28 février 2009

LES FOIRINEUX

Après le travail les équipes se retrouvaient souvent pour prendre un porridge d'algues à la cantina du sous-secteur mais la Girouette avait mieux à faire. Il salua Grondin et monta dans le canot à fond plat. Dans la zone du cloaque c'était de loin le meilleur moyen de communication, surtout depuis la mise en eau du quartier sur les ordres du Cyclope. On avait installé à intervalles réguliers des anneaux de fer permettant le halage mais la Girouette préférait utiliser sa gaule et prendre le temps d'observer les voûtes au-dessus de sa tête. On devinait parfois des sculptures sous l'épaisse couche de salpêtre et à la lumière de la lampe cela donnait une dimension féérique au trajet qui enchantait le garçon.

Quelques îlots émergeaient encore, protégés par des digues montées en catastrophe. Sur l'un d'eux s'étaient installés les foirineux. On les reconnaissait de loin au teint hâlé des gens du dehors. Leurs filles portaient des jupons, pourtant peu pratiques dans la fange, les hommes de petits couvre-chef avec une bande de satin. Une fois par semaine ils montaient des abris dans ce puits de ventilation vaste comme une cathédrale. Des braséros installés ici et là chassaient l'humidité mais ne nuisaient pas trop à la pénombre propice aux marchandages discrets de ce rendez-vous hebdomadaire. Dans un coin un montreur de Zorgs faisait pavoiser ses créatures affublées de gilets et de chapeaux, ailleurs un bonimenteur vendait des bandes de papier coloré sensé faire disparaître les odeurs, plus loin un homme à l'aspect caprin prenait des paris pour un combat de coquecigrues.

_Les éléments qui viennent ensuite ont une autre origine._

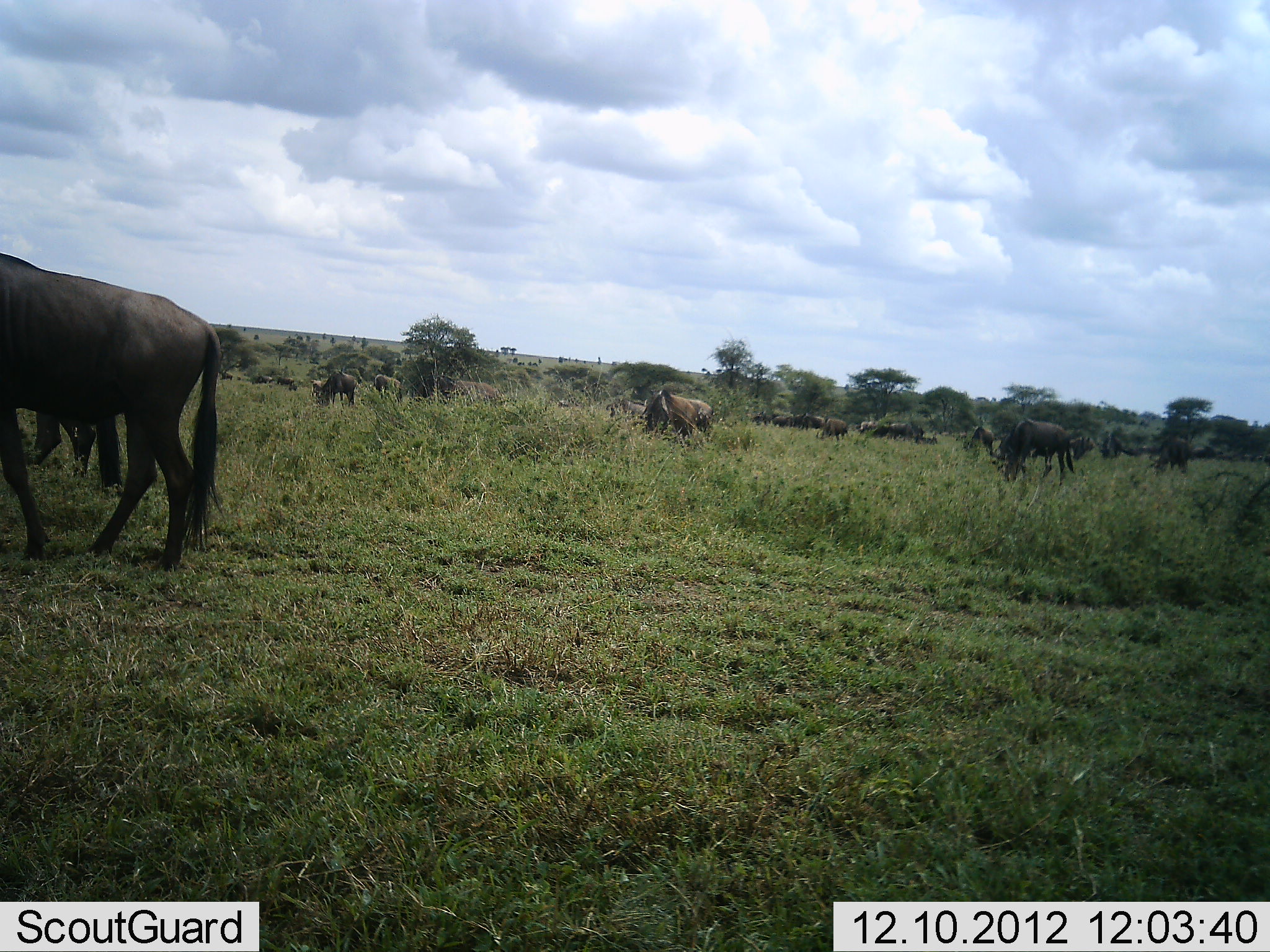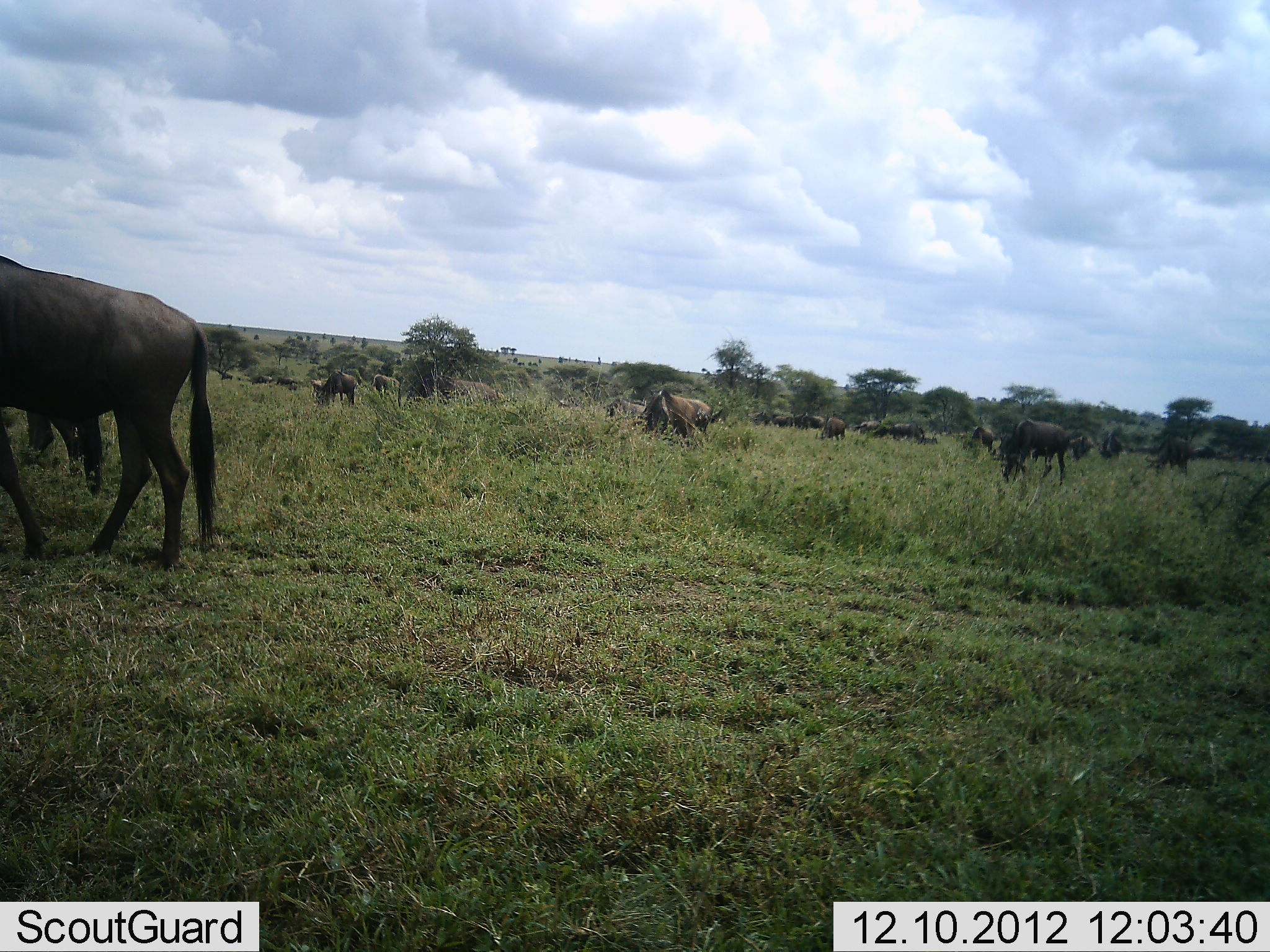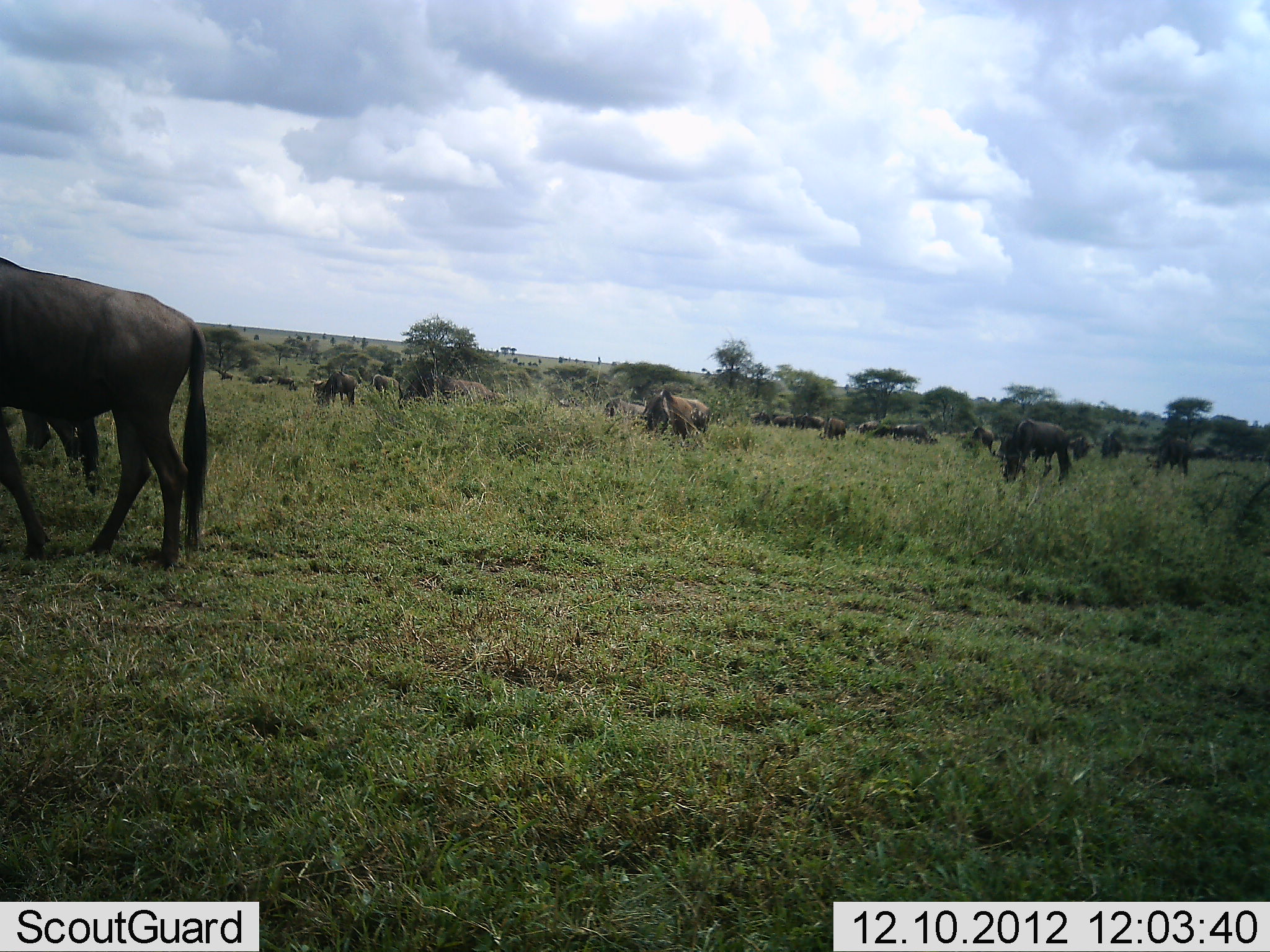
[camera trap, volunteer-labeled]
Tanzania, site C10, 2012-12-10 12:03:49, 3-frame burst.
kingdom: Animalia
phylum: Chordata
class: Mammalia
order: Artiodactyla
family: Bovidae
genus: Connochaetes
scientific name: Connochaetes taurinus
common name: blue wildebeest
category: wildebeest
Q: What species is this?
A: Wildebeest (blue wildebeest) (Connochaetes taurinus).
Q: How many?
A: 11-50.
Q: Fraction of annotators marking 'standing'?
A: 42%.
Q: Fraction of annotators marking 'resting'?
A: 3%.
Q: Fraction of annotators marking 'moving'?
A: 32%.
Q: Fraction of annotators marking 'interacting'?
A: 3%.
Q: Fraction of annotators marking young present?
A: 0%.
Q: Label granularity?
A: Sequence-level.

La Girouette marcha d'un bon pas vers l’abri du rebouteux. Il n'aimait pas venir ici à cause de la réputation des foirineux, mais il n’y avait pas d’autre endroit où trouver des remèdes, même pour qui était prêt à en payer le prix. Il s'apprêtait à pousser la porte ornée d'un gros œil peint à la chaux quand celle-ci s'ouvrit d'un coup. La Girouette se poussa vivement sur le côté mais heurta violemment l'homme en train de sortir. Par réflexe il murmura pardon, chose inutile car l'autre se contenta de remettre en place sa gibecière et s'éloigna sans dire un mot.

la Girouette le regarda un instant : sa démarche souple était celle d'un voleur, et brusquement le garçon s'inquiéta. Il fit le tour de ses poches, sa bourse était toujours là, son pendantif aussi... C'est alors qu'il remarqua le paquet au sol. Il se pencha, le ramassa. C'était un objet aussi long que la main, lourd, emballé dans un papier ciré. La Girouette le prit et cria :

- Monsieur, attendez !

L'homme ne réagit pas, le garçon courut derrière lui. Il avait pris à droite, sous une arche basse en pierre qui débouchait à un espace très haut.

- Monsieur...

La suite de la phrase resta en suspens : à l'instant où le foirineux encore à vingt pas se retournait, un carreau d'arbalète vint le saisir en haut de la joue et ressortit par derrière, à la base du cou. L'homme émit un gargouillement et tomba à genoux. La Girouette allait se précipiter à son secour quand il entendit un grattement en hauteur. Il leva les yeux. Le long du mur une créature aux membres mous était en train de descendre à la manière d'une araignée, tête en bas. Un second tir d'arbalète, venu de plus haut encore, siffla aux oreilles du garçon qui réalisa enfin le danger et se mit à courir dans l'autre sens. Un bruit visqueux dans son dos lui fit comprendre que la créature des poutres s'était laissée tomber au sol, il accéléra. Il était au niveau du porche quand un carreau se ficha dans la pierre à une coudée à peine de sa tête. La Girouette nota que la tige était en métal noir, osa se retourner. Le tireur était toujours invisible, mais la créature, elle, l'était un peu plus. Assez grande bien que repliée sur elle même, elle courait sur ses quatre pattes et fonçait droit sur lui.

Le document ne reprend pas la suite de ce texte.